Black Wattle bark extracts are extremely versatile. The tannin polimer can be used to produce plastics, paints, adhesives, viscosity reducers for the minning and china industries, floculents for water treatment, anti oxident animal feed suppliments, timber preservatives and a great deal of reasurch is going into the phamacutical applications of Black Wattle tannin. Unfortunatly Australia is not involved.

In much of Australia, Black Wattle and its close relative, Silver Wattle are regarded as weeds and it is much maligned by the forestry industry and farmers who both spend a lot of money removing it with whatever means available.

After extensive research in setting up Wattle and Wire, Black Wattle was selected from a number of species as the tree most suited to the production of split pale fence. It splits well, barks easily, has a consistent trunk diameter, is reasonably durable when mature, grows quickly, performs well amongst other species and is abundant though not always in good form and reasonably accessable.
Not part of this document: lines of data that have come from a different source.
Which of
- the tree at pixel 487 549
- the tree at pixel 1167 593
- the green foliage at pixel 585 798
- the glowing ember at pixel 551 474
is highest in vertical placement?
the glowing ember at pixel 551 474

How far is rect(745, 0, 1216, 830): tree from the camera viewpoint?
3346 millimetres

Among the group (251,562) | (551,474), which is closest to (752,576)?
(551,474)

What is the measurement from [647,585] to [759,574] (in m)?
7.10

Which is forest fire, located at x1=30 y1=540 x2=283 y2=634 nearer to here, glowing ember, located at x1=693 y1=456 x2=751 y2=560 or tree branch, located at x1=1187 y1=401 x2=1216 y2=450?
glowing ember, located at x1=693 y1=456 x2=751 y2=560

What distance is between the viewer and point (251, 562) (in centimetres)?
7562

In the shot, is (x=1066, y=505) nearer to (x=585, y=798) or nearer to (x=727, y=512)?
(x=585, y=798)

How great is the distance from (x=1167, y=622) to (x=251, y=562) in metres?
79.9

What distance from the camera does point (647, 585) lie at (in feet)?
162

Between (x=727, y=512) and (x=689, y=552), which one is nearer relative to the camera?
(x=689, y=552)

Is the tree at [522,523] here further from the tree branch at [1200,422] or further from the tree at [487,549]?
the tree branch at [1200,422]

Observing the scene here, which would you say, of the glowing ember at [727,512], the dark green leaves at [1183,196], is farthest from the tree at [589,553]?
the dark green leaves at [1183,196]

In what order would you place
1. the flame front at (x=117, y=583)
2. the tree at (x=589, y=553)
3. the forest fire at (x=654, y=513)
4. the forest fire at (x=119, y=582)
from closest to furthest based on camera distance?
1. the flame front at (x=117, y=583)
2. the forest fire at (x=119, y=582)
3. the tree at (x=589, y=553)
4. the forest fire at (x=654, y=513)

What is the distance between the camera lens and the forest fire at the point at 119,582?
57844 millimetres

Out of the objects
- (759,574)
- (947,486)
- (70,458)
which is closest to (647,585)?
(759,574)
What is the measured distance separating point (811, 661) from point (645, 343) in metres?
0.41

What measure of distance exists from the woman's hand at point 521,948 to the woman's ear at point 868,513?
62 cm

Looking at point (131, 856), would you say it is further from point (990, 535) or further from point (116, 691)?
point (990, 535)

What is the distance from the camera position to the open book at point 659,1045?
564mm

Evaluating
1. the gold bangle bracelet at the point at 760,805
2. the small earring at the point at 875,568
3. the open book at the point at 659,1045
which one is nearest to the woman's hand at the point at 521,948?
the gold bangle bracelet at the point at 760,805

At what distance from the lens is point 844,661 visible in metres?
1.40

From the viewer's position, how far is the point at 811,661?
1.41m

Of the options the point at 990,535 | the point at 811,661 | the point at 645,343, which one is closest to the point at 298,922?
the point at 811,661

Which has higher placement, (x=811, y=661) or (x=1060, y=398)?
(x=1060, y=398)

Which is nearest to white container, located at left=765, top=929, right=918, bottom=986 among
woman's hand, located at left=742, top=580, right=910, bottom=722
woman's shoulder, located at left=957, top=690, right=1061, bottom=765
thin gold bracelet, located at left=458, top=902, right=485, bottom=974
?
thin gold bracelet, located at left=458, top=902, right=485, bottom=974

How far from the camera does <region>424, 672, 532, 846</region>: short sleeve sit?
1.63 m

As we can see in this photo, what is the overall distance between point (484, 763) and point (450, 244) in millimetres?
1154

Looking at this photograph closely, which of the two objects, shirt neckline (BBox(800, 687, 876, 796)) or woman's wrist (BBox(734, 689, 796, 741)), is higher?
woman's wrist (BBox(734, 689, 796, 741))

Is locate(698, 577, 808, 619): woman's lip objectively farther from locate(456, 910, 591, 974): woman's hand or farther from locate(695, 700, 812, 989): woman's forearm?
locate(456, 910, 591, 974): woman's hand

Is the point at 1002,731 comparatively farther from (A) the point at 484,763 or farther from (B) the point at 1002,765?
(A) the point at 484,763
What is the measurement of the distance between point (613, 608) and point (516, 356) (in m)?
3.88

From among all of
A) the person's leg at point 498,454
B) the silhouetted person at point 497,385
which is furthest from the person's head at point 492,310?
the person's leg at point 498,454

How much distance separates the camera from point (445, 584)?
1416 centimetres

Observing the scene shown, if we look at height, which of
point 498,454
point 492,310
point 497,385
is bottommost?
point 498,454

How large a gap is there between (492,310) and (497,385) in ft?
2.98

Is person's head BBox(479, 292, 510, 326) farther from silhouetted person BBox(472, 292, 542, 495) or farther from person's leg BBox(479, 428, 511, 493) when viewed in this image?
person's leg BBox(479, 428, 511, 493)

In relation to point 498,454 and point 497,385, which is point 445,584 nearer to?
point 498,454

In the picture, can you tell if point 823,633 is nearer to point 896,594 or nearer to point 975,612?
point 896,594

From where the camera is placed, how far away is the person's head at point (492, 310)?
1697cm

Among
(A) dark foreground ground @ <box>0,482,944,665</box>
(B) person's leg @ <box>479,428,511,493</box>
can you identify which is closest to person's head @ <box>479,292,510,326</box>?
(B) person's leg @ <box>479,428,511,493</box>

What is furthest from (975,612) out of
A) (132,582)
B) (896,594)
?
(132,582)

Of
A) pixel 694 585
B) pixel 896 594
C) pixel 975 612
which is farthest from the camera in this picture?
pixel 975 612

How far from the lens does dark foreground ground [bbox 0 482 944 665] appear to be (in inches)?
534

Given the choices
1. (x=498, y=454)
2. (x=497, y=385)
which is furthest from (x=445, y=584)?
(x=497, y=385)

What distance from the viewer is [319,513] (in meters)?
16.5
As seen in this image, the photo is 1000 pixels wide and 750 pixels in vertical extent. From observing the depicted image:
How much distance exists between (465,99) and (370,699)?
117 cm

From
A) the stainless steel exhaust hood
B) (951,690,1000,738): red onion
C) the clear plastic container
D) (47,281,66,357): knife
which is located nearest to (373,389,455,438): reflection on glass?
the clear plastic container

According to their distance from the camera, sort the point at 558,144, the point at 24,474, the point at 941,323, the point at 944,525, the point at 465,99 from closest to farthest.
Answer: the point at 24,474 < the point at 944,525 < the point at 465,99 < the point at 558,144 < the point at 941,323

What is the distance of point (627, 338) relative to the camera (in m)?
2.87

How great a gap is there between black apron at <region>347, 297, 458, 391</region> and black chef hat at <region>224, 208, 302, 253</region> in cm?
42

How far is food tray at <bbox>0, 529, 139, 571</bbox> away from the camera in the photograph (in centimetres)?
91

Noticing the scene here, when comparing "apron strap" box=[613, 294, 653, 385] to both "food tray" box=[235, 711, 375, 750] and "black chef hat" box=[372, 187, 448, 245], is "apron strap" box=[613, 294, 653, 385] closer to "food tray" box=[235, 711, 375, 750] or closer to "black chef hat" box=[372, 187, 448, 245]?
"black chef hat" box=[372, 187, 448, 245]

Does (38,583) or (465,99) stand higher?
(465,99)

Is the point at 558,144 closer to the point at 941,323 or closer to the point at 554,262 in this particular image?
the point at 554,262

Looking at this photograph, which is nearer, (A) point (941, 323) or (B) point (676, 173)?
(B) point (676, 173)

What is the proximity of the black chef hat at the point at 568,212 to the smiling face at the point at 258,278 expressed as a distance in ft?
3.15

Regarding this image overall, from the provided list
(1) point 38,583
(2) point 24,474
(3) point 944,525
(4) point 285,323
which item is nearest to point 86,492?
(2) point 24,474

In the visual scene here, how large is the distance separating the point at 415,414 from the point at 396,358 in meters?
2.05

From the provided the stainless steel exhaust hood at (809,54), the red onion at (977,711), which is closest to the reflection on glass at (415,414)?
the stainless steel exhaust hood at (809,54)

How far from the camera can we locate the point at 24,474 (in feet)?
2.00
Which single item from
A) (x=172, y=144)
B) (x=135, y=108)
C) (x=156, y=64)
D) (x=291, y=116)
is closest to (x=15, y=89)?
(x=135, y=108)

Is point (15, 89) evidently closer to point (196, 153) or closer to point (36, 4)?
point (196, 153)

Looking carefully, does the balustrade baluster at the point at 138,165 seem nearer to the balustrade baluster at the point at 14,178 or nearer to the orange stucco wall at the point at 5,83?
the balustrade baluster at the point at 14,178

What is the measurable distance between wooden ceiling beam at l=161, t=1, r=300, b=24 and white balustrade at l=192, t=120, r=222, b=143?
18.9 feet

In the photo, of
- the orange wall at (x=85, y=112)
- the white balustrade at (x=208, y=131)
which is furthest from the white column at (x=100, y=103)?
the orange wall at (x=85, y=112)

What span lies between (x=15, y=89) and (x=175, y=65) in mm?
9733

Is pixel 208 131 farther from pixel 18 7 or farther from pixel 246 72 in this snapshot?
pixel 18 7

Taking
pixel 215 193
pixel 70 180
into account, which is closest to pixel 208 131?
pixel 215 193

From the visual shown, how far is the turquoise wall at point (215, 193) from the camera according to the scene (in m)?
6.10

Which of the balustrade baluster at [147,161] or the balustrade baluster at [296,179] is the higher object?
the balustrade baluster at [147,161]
It is a complementary species which will grow happily among eucalypts and even pines and has the capacity to provide the Agroforestry sector with a secondary and supplementary income before the main crop is harvested. This means more trees in the environment with multi-level plantations; an income from the understorey as well as the over-storey.

We selectively harvest the trees with care, leaving smaller trees to grow on and larger trees as seed, food and habitat trees. There will always be wattles left to continue fixing nitrogen in the soil at the end of our harvesting and some gentle encouragement to the farmer to consider re-planting or regeneration.